--- Supplied records ---
....

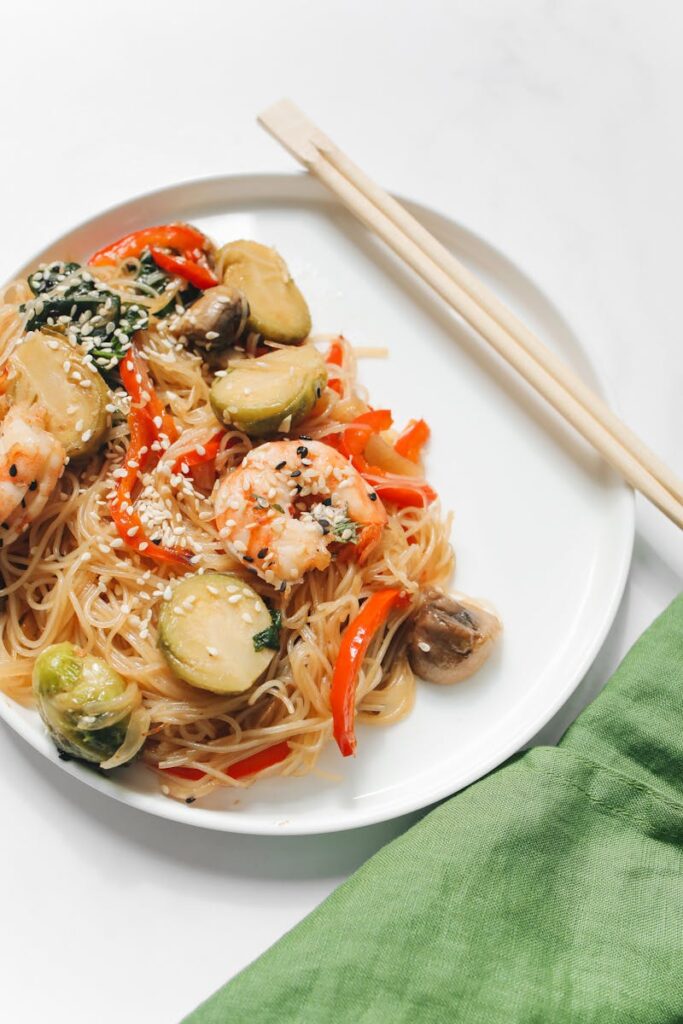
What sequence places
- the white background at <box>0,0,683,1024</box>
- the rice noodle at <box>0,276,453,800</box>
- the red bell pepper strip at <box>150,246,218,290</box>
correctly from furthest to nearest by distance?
the white background at <box>0,0,683,1024</box>
the red bell pepper strip at <box>150,246,218,290</box>
the rice noodle at <box>0,276,453,800</box>

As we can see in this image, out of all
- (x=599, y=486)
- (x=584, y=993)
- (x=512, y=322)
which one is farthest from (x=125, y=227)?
(x=584, y=993)

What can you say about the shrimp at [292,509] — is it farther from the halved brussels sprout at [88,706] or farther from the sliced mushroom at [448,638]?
the halved brussels sprout at [88,706]


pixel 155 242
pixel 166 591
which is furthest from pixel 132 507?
pixel 155 242

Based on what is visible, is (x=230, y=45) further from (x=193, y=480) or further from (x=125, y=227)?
(x=193, y=480)

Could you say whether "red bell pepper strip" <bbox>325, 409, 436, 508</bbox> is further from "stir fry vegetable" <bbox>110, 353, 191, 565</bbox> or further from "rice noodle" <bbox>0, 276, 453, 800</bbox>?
"stir fry vegetable" <bbox>110, 353, 191, 565</bbox>

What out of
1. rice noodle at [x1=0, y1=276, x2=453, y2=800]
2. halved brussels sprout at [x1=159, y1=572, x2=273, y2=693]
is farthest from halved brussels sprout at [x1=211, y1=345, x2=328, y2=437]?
halved brussels sprout at [x1=159, y1=572, x2=273, y2=693]

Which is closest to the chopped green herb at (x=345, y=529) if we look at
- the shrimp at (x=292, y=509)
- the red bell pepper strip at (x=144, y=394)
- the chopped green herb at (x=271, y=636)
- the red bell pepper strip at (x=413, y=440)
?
the shrimp at (x=292, y=509)

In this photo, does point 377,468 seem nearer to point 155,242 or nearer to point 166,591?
point 166,591
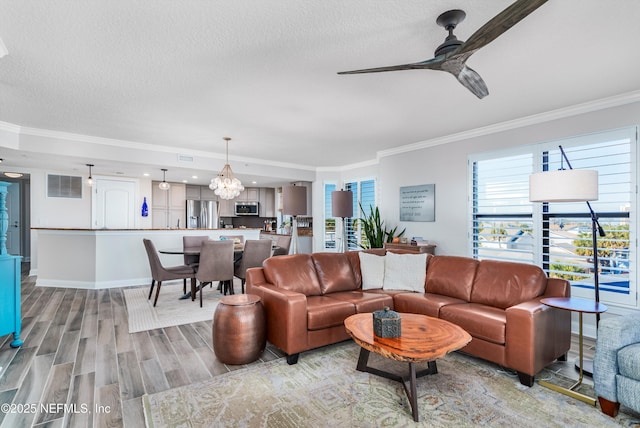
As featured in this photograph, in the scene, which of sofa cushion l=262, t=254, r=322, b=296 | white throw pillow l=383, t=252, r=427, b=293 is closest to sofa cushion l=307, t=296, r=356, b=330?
sofa cushion l=262, t=254, r=322, b=296

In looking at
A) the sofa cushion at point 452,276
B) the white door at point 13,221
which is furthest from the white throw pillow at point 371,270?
the white door at point 13,221

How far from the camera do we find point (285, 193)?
516 centimetres

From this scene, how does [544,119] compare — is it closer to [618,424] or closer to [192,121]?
[618,424]

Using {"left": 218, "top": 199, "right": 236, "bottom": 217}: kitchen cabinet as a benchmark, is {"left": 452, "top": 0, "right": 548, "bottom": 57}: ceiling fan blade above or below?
above

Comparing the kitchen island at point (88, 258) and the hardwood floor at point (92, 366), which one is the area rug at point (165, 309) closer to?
the hardwood floor at point (92, 366)

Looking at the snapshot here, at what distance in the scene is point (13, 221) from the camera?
8.30 m

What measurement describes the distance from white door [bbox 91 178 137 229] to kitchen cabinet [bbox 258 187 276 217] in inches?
135

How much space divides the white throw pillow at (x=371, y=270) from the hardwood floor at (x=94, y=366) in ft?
4.54

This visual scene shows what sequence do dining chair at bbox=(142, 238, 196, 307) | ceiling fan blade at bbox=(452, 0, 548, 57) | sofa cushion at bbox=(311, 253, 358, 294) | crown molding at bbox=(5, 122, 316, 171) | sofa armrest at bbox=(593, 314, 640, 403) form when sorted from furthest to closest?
dining chair at bbox=(142, 238, 196, 307) → crown molding at bbox=(5, 122, 316, 171) → sofa cushion at bbox=(311, 253, 358, 294) → sofa armrest at bbox=(593, 314, 640, 403) → ceiling fan blade at bbox=(452, 0, 548, 57)

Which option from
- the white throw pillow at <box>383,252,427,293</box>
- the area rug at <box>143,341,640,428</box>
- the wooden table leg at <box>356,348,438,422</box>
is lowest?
the area rug at <box>143,341,640,428</box>

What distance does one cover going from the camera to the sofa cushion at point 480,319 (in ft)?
8.68

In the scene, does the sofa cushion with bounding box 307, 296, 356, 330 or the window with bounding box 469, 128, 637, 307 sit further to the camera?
the window with bounding box 469, 128, 637, 307

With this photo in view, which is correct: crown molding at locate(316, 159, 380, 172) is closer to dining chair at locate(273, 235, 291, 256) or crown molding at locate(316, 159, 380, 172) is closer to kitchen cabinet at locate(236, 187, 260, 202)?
dining chair at locate(273, 235, 291, 256)

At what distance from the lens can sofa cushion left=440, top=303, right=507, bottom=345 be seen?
104 inches
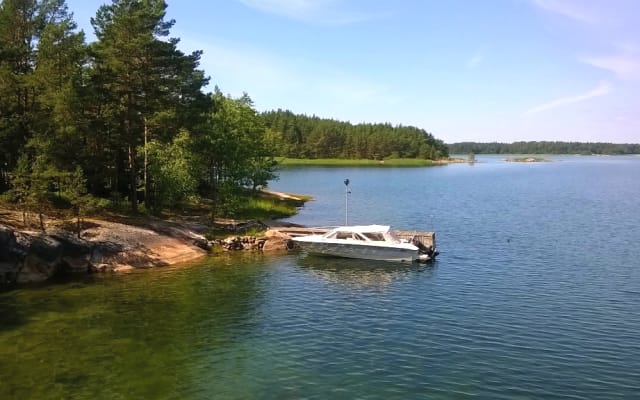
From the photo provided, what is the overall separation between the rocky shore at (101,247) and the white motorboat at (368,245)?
14.8 ft

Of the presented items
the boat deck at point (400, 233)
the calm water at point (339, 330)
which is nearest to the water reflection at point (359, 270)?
the calm water at point (339, 330)

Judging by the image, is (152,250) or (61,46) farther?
(61,46)

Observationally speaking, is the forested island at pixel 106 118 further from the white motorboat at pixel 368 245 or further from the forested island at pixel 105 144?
the white motorboat at pixel 368 245

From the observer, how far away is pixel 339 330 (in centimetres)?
2491

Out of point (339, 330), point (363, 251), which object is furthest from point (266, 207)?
point (339, 330)

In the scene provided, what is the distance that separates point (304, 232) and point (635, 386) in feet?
105

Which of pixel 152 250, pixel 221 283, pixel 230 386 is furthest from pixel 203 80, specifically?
pixel 230 386

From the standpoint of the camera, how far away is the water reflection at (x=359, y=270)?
3487 centimetres

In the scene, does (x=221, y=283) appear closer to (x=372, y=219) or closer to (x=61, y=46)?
(x=61, y=46)

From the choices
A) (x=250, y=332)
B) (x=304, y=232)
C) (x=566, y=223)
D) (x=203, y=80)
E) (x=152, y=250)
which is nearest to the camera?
(x=250, y=332)

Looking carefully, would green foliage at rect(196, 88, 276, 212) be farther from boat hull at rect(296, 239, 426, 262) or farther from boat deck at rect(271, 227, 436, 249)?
boat hull at rect(296, 239, 426, 262)

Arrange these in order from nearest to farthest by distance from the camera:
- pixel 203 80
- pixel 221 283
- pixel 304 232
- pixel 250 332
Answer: pixel 250 332 < pixel 221 283 < pixel 304 232 < pixel 203 80

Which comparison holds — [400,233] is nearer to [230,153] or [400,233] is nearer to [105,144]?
[230,153]

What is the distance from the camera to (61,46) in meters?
41.7
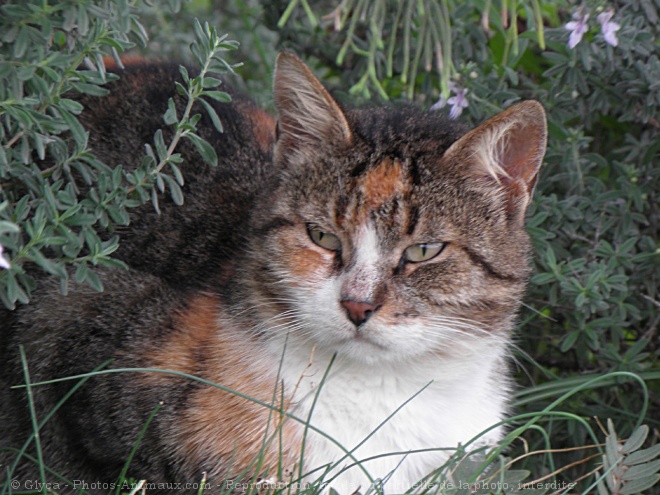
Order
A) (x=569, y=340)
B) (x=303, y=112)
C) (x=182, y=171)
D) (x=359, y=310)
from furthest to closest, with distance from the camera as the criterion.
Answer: (x=569, y=340) → (x=182, y=171) → (x=303, y=112) → (x=359, y=310)

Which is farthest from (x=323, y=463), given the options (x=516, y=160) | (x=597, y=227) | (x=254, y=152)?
(x=597, y=227)

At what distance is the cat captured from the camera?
2305 millimetres

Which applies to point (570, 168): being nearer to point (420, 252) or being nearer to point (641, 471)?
point (420, 252)

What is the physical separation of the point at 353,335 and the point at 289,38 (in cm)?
194

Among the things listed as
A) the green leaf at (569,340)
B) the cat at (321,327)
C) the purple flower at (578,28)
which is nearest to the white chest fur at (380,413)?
the cat at (321,327)

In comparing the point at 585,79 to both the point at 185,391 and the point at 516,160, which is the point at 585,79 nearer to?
the point at 516,160

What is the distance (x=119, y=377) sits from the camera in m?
2.52

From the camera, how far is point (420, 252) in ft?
7.68

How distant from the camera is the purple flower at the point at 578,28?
3037mm

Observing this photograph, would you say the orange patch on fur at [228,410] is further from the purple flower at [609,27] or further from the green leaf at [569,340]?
the purple flower at [609,27]

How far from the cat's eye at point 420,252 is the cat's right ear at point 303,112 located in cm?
36

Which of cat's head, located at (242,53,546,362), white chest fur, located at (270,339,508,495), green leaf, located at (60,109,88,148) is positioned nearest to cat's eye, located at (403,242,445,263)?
cat's head, located at (242,53,546,362)

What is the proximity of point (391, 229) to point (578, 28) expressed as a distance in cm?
120

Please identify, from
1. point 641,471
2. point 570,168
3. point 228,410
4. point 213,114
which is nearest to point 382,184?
point 213,114
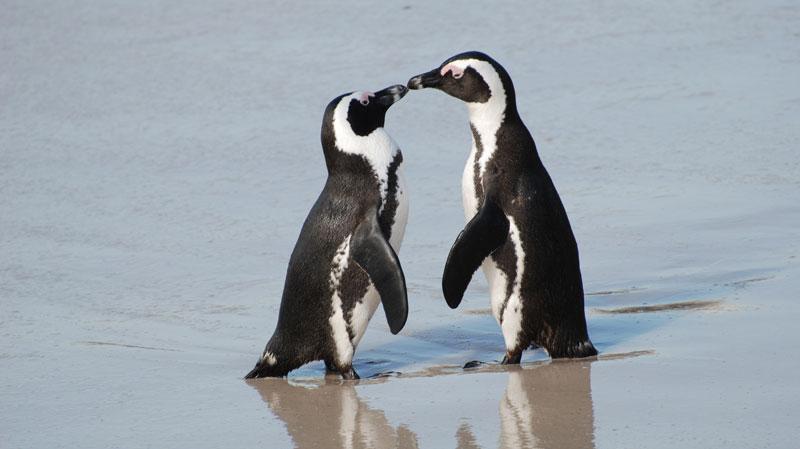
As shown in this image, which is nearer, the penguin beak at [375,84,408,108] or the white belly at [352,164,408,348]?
the white belly at [352,164,408,348]

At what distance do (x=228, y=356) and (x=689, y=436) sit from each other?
157 cm

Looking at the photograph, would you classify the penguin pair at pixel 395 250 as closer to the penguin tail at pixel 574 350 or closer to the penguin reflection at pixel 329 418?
the penguin tail at pixel 574 350

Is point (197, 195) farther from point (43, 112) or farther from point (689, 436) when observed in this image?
point (689, 436)

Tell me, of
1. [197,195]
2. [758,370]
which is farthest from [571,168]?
[758,370]

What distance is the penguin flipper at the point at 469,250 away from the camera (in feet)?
12.9

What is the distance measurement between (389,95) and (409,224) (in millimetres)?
1334

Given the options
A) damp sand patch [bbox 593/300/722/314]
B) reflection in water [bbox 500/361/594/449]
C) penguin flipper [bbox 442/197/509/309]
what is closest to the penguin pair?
penguin flipper [bbox 442/197/509/309]

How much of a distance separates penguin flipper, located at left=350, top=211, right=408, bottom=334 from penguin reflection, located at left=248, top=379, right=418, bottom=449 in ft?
0.78

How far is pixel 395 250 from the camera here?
163 inches

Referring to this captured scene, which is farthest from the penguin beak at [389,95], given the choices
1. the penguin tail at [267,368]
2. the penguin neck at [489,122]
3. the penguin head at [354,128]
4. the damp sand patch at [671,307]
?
the damp sand patch at [671,307]

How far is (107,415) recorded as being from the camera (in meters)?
3.51

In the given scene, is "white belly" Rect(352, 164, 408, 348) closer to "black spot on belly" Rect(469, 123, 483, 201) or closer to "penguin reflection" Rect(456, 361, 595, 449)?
"black spot on belly" Rect(469, 123, 483, 201)

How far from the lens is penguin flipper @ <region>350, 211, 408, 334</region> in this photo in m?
3.79

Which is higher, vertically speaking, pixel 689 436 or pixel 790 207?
pixel 790 207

....

--- Instruction ---
Please render the part of the listing that opens with the line containing "How far is (107,415)" and runs through the end of the listing as a Markdown table with the columns Row and Line. Give each line its own numbered row and leave out blank lines.

--- Task response ---
| Row | Line |
|---|---|
| 1 | How far is (107,415) recorded as being from the camera (in meters)? |
| 2 | 3.51 |
| 3 | In the given scene, is "white belly" Rect(352, 164, 408, 348) closer to "black spot on belly" Rect(469, 123, 483, 201) or closer to "penguin reflection" Rect(456, 361, 595, 449)? |
| 4 | "black spot on belly" Rect(469, 123, 483, 201) |
| 5 | How far from the lens is penguin flipper @ <region>350, 211, 408, 334</region> in this photo in m? |
| 6 | 3.79 |
| 7 | Which is higher, vertically speaking, pixel 689 436 or pixel 790 207? |
| 8 | pixel 790 207 |